There are so many questions to ask them, Maria, Sandra, Karen, Donna, Daisy, Ruby and the rest. What was it like to have to leave home? What was it like to be wandering the streets? What does it mean to chose an education over having a childhood with your parents? Or food over family? Are you sad? Do you miss your family?

Instead, one asks the five-year-old what is her favorite color, food, activity, Bible verse. They all smile. There is giggling in the back of the room. So many sisters in one space. They fill in every available gap - knees touching, arms stretched across the others. It is a sea of fidgeting, adjusting, fixing the hair, necklace, fasteners on the closest girl.

The older ones are responsible for the younger ones. They spend hours each day as guides through bath time, meals, bed, and prayer. With only a single couple running the orphanage, there are few hands to care for the 37 charges. And so it is delegated in as many ways.
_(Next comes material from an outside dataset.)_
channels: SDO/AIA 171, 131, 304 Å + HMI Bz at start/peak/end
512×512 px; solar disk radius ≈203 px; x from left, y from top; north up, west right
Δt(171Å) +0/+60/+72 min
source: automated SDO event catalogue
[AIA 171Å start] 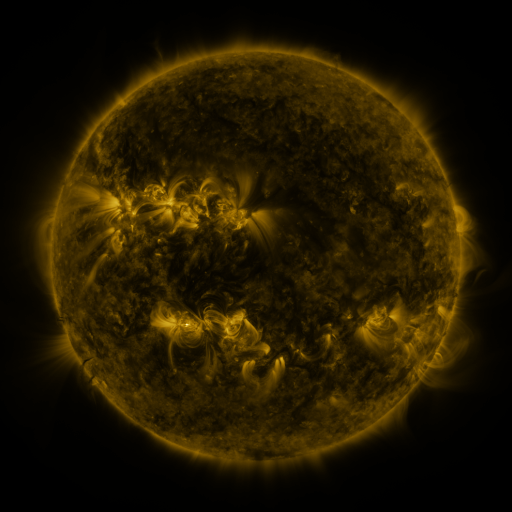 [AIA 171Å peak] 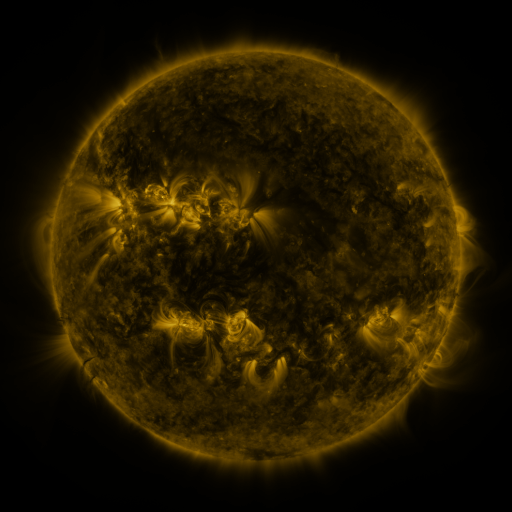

In the morning and evenings of this summer vacation, there is Bible study. Verses memorized from John, Samuel, 1 Corinthians - the love chapter. Songs with dances to accompany them echo through the corridors. It's strange, but Jesus seems to really have saved them from a worser fate in India. If only because of some Christian's faith in Tennessee, it has provided the funding that will send these children to college. It is Christianity that has given them dreams of a future, as a doctor, nurse, engineer or perhaps even a flight attendant.
























Morning at the Taj Mahal is pretty miserable: blistering heat, no breeze, hundreds of tourists everywhere. I find them fairly uninspiring for the most part. It's actually hard to fill an entire day in Agra once you've seen the monuments. I ended up walking in circles through the town and the garden connecting the Taj Mahal and Agra Fort.
As soon as I reached the fort, the skies tore open into a torrential downpour. Wind, rain and sand blew in circles through the monuments and their entryways. It rescued my day and my mood. Stuck with Indian families in the rain, moments happening all around me, there was no way to keep my fingers from the shutter then.